The Mudcat Café TM
Thread #44137   Message #648972
Posted By: Suffet
13-Feb-02 - 06:22 AM
Thread Name: The end of religious freedom in the US
Subject: RE: The end of religious freedom in the US
Larry, as an attorney you know that the Establishment Clause and the Free Exercise Clause of the First Amendment have often been at odds with each other. The former protects freedom from religion and the latter protects freedom of religion. The branches of government, particularly Congress and the courts, are always faced with a balancing act. Didn't the Selective Service Acts of 1940 and 1948 "establish religion" by giving special status to religious objectors who professed a belief in a "Supreme Being" while denying that same status to everyone else? Yes, I know the Supreme Court's Seeger decision in 1965 knocked out the "Supreme Being" requirement, but it affirmed Congress's stipulation that CO status be granted only for "religious training and belief," even as it broadened the scope of what that language meant.

Beyond conscientious objection, the USA's conscription laws of 1863, 1917, 1940, 1948, and 1967 all exempted clergymen ("ministers of the Gospel") from military service. Was that not establishing religion?

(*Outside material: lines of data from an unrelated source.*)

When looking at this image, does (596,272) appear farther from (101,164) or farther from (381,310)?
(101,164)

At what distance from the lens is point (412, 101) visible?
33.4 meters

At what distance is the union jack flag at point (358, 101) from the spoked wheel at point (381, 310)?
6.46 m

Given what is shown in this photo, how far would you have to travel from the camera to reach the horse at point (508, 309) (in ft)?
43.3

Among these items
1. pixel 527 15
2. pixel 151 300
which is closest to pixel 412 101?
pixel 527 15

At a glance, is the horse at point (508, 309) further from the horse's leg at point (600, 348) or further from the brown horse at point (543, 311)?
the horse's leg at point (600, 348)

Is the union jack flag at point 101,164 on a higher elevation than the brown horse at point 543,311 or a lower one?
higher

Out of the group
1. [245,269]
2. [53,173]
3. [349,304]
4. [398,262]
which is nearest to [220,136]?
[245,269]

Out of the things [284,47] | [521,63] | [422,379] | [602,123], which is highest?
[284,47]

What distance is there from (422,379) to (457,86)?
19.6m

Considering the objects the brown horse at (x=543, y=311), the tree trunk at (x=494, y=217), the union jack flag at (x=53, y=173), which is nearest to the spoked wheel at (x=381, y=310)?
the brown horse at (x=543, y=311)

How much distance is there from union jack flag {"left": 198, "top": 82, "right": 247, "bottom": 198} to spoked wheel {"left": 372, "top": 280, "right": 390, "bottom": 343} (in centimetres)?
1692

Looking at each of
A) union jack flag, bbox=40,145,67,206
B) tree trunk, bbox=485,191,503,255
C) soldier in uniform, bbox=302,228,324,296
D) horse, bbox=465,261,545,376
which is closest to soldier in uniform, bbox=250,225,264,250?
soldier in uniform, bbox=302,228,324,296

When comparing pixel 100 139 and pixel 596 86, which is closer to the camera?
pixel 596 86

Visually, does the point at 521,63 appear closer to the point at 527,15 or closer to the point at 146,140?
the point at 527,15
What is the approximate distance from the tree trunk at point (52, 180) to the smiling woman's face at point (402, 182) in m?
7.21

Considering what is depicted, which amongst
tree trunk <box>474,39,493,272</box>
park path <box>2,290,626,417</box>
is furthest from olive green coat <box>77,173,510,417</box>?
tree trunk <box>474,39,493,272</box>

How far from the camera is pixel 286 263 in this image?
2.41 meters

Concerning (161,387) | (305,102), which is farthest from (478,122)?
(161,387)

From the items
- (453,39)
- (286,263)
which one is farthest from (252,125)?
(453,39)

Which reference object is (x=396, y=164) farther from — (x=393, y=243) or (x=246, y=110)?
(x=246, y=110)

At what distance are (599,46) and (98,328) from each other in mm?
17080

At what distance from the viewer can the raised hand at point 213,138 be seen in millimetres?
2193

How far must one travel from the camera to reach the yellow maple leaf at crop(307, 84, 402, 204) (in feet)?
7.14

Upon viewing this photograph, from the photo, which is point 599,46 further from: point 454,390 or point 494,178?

The bottom line is that I am against consvription as a general principle, but if we must have it, then I believe local Selective Service boards must be mandated to consider all claims of conscientious objection, whatever the basis. Otherwise, Congress would have given religion in general, and the Historic Peace Churches in particular, a special status which amounts to establsihment of religion. In the same vein, I also believe there should be no exemption for the clergy. Let individuals claim conscientious objector status if they will. Otherwise, let them face the same three way moral dilemma other young men face (and which young women may very well face): service versus evasion versus open resistance.